**Stated task**
Pick out every line of the records that contains the word "yellow", treating uppercase and lowercase as different, and copy each one.

**Records shown**
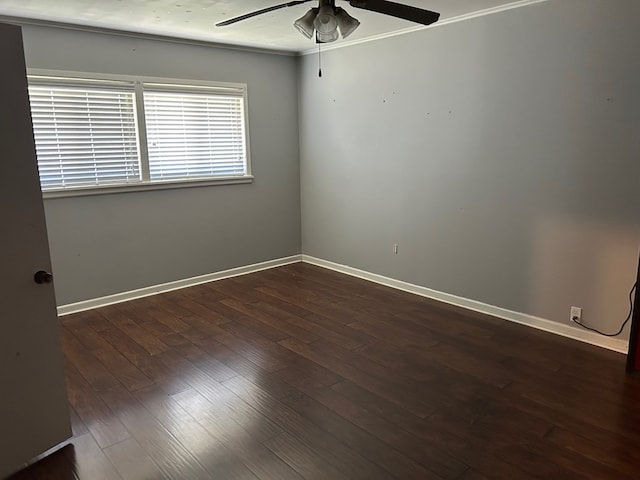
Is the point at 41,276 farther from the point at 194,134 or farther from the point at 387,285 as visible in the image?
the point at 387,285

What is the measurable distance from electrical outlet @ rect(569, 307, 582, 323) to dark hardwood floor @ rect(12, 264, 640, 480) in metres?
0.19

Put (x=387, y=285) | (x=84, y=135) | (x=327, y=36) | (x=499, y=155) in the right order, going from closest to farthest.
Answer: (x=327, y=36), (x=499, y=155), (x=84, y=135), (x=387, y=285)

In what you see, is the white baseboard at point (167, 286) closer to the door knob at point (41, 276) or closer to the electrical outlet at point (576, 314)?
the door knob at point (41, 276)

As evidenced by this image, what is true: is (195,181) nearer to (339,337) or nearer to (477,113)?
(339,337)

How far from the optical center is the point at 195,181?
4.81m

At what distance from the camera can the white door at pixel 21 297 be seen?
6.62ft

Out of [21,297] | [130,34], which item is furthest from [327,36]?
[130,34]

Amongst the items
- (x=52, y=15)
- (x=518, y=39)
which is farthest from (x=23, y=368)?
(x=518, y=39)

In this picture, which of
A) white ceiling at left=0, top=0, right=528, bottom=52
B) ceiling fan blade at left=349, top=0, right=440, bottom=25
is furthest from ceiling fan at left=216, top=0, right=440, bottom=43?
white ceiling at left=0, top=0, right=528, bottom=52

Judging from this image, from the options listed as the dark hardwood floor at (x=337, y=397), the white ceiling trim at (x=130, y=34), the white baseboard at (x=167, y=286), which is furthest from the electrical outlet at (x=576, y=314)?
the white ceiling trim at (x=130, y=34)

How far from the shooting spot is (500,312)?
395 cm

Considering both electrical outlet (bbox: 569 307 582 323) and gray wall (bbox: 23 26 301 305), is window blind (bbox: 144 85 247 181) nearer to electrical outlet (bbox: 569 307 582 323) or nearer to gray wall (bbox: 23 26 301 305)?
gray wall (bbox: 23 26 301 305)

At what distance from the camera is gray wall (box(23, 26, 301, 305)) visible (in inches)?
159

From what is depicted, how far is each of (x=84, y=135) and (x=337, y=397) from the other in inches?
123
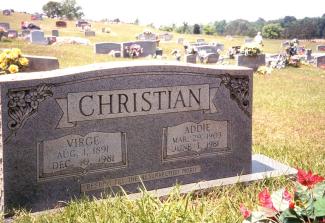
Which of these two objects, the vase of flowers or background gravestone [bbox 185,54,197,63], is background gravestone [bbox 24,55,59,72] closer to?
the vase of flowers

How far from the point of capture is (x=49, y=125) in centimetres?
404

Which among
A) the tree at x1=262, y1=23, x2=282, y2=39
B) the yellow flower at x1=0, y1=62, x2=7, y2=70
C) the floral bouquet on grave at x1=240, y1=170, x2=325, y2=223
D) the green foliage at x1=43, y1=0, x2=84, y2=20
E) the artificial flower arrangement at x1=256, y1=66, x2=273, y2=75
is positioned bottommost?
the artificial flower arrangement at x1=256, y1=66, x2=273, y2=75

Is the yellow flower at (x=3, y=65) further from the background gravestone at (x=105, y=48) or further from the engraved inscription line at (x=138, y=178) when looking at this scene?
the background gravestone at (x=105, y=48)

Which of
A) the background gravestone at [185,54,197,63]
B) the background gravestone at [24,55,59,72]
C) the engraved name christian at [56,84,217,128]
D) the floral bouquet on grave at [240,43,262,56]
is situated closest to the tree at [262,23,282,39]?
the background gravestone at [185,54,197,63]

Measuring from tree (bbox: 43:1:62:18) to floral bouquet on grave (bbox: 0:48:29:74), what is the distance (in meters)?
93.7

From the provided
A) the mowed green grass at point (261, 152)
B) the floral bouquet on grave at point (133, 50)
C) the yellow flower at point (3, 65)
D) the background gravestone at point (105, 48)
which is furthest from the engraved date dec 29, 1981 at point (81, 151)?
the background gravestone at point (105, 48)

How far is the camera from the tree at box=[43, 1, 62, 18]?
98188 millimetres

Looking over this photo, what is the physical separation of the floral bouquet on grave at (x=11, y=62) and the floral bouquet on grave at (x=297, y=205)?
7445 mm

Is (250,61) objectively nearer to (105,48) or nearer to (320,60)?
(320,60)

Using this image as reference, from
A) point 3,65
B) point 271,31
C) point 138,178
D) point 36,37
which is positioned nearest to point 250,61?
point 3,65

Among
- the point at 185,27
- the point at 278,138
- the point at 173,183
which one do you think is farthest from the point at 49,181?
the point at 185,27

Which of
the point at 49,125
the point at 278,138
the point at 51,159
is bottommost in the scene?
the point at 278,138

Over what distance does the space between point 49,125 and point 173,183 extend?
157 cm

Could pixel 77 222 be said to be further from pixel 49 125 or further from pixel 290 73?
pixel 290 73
==
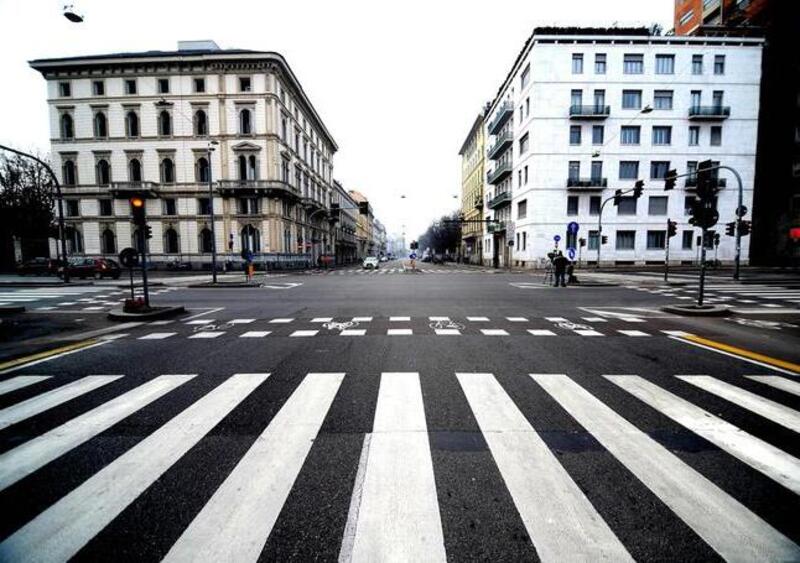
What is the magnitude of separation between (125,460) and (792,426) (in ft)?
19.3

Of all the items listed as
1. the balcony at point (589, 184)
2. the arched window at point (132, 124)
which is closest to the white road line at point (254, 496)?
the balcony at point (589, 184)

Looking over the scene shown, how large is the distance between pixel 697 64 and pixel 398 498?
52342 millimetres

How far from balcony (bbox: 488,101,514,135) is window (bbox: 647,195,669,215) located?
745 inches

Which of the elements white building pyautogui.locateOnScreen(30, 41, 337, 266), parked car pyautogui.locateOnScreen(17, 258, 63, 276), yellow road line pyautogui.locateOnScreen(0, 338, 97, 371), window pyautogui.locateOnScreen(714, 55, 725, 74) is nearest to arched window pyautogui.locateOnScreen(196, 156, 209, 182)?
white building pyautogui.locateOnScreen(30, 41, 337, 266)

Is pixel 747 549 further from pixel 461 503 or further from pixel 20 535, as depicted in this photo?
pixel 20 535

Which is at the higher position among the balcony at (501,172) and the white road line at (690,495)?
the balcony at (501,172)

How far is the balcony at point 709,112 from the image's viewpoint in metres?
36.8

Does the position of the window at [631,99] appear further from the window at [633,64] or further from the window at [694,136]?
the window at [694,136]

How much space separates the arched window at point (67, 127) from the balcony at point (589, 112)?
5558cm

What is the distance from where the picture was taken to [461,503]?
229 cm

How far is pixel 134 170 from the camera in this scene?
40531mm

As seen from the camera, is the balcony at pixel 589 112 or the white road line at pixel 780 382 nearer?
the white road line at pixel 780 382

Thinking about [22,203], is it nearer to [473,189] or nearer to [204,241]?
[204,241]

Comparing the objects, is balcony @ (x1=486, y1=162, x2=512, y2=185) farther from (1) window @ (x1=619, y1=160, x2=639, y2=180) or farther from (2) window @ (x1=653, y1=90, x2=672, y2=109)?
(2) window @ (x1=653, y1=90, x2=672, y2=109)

**Written reply**
B) the yellow flower at x1=0, y1=62, x2=7, y2=70
Is the yellow flower at (x=3, y=65) further from the background gravestone at (x=105, y=48) or further from the engraved inscription line at (x=138, y=178) when looking at this scene?
C) the yellow flower at point (3, 65)
Which of the elements white building pyautogui.locateOnScreen(30, 41, 337, 266), parked car pyautogui.locateOnScreen(17, 258, 63, 276), yellow road line pyautogui.locateOnScreen(0, 338, 97, 371), window pyautogui.locateOnScreen(714, 55, 725, 74) is nearest to arched window pyautogui.locateOnScreen(196, 156, 209, 182)?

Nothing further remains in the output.